Weekly Market Update: January 29, 2024
The consumer sector remains the linchpin in the continued expansion of the U.S. economy. This is not surprising, given the sustained strength of the labor market. According to the Labor Department, nonfarm payrolls climbed by an estimated 2.7 million in 2023, and the unemployment rate ended the year at 3.7%, near a historic low. This has not changed so far in 2024, as initial jobless claims in mid-January totaled 187,000, the lowest level since September. The tight labor market, which saw average hourly wages rise 4.1% in December, a rate above price growth at both the consumer and producer levels, has increased the purchasing power of the consumer. On point, December retail sales increased 0.6%, double the consensus forecast.
A “soft landing” for the U.S. economy remains plausible. (Note that the first reading on the fourth-quarter gross domestic product (GDP) was due shortly after we went to press.) The expectation was that GDP expanded at an annualized rate of 2.5% during the final three months of last year. A recession, which Wall Street was expecting following the Federal Reserve’s mostrestrictivemonetarypolicycoursein four decades, has yet to materialize.
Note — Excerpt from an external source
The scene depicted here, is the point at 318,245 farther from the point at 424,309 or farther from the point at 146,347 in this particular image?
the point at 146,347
This economic backdrop does not put pressure on the Fed to begin cutting rates, especially with inflation still running above target. However, in a Presidential election year, all bets may be off, and Wall Street is still predicting an interest-rate reduction at the May Federal Open Market Committee (FOMC) meeting. Our stance is that the Fed will pivot in the second half of this year and that we may see three quarter-point reductions in 2024. That said, any added stress in the bank or commercial real estate sectors could cause the lead bank to act sooner or more forcefully.
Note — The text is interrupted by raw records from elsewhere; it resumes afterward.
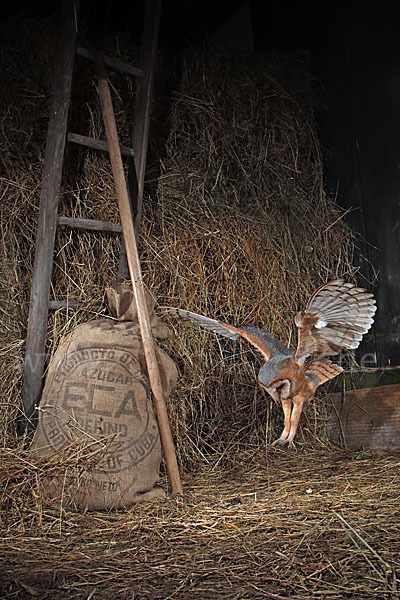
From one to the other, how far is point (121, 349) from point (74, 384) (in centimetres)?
24

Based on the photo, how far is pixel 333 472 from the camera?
8.42 feet

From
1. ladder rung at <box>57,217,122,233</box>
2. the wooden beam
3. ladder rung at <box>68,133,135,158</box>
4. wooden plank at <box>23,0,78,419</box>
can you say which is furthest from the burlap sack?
ladder rung at <box>68,133,135,158</box>

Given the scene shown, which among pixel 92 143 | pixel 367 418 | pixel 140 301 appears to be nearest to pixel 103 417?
pixel 140 301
Meantime, Wall Street is keeping an eye on fourth-quarter earnings season, which got off to a decent start. However, the consensus is still calling for a low-single-digit profit decline for the S&P 500 Index. This is not an ideal scenario, especially with many stocks trading at elevated price-to-earnings multiples.
Conclusion: The S&P 500 Volatility Index recently traded at a level suggesting that the stock market is overbought. Thus, we think a portfolio consisting of mostly high-quality stocks is the best near-term investment strategy.